ECLI:NL:CBB:2023:81
College van Beroep voor het bedrijfsleven
- Eerste aanleg - enkelvoudig
- Rechtspraak.nl
Beroep tegen afhandeling klacht over factuur NVWA
In deze zaak heeft [naam 1] B.V. beroep ingesteld tegen de afhandeling van een klacht over een factuur die door de minister van Landbouw, Natuur en Voedselkwaliteit was verzonden. De factuur, gedateerd 24 augustus 2020, betrof een bedrag van € 3.062,87 voor diensten verricht door de NVWA. [naam 1] heeft op 8 oktober 2020 per e-mail aan de minister laten weten dat de factuur niet correct was en heeft op 19 oktober 2020 bezwaar gemaakt tegen de factuur. De minister heeft de e-mail van 8 oktober 2020 echter als een klacht aangemerkt en deze op 5 november 2020 afgewezen. [naam 1] heeft vervolgens beroep ingesteld tegen deze afwijzing.

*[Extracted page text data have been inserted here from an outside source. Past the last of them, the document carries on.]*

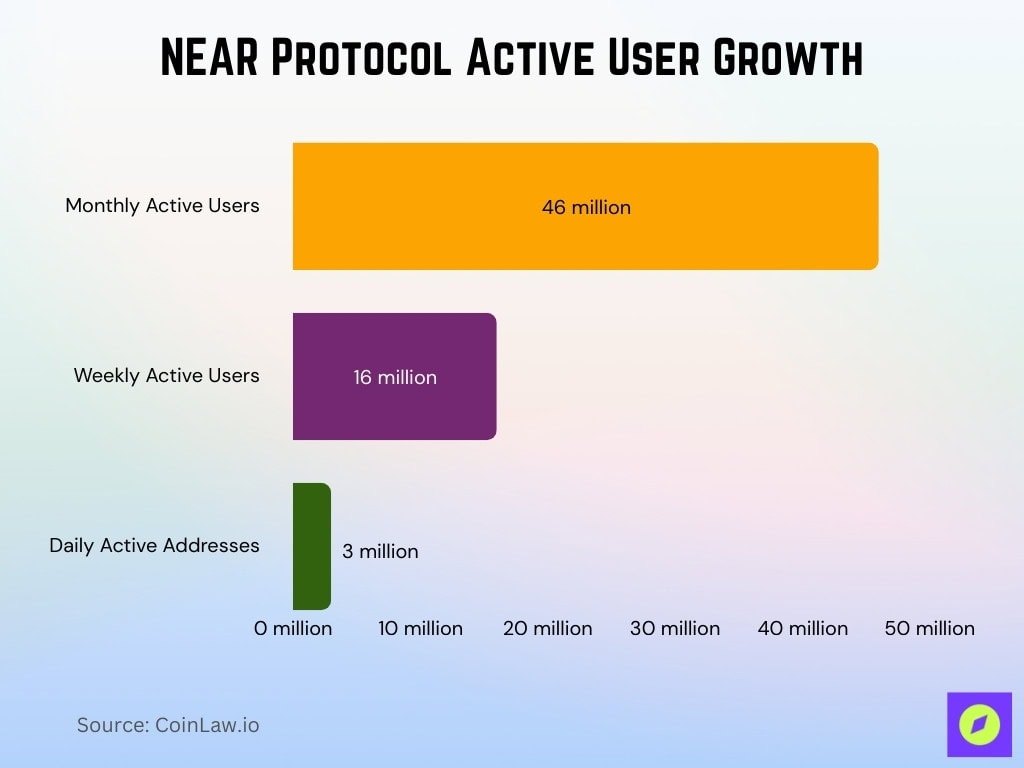 NEAR Protocol Active User Growth

Monthly Active Users
46 million

Weekly Active Users
16 million

Daily Active Addresses
3 million

0 million
10 million
20 million
30 million
40 million
50 million

Source: CoinLaw.io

Het College van Beroep voor het bedrijfsleven heeft op 21 februari 2023 geoordeeld dat [naam 1] geen beroep kan instellen tegen de afhandeling van haar klacht. Het College concludeert dat de e-mail van 8 oktober 2020 niet als bezwaarschrift kan worden opgevat, omdat deze niet op de juiste wijze was ingediend en niet duidelijk als zodanig was geformuleerd. De minister was niet verplicht om te informeren of de e-mail als bezwaarschrift moest worden opgevat. Het College heeft vastgesteld dat de minister de e-mail van 8 oktober 2020 terecht als klacht heeft behandeld en dat de afhandeling daarvan geen beslissing op bezwaar is. Daarom is het beroep van [naam 1] niet-ontvankelijk verklaard.
Het College heeft ook opgemerkt dat de minister nog moet beslissen op de e-mail van [naam 1] van 19 oktober 2020, waarin zij bezwaar heeft gemaakt tegen de factuur. De uitspraak is gedaan door mr. H.L. van der Beek, met mr. Y.R. Boonstra-van Herwijnen als griffier, en is openbaar uitgesproken op 21 februari 2023.